OBJECTIVE ->
Please copy the material below word for word, keeping every line intact, and leave the pictures out of your copy.

LISTED RECORDS ->
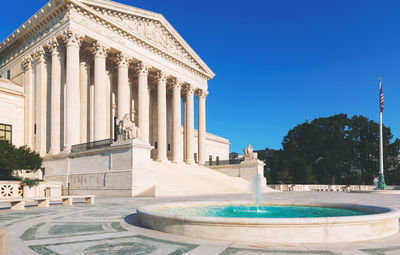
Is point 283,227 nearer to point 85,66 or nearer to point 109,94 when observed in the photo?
point 85,66

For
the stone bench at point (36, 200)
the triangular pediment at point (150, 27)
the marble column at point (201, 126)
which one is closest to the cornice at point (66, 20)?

CORRECT RESULT ->
Is point 283,227 nearer to point 85,66 or nearer to point 109,94 when observed in the photo?
point 85,66

For
the stone bench at point (36, 200)
the triangular pediment at point (150, 27)
the marble column at point (201, 126)
which one is closest to the cornice at point (66, 20)?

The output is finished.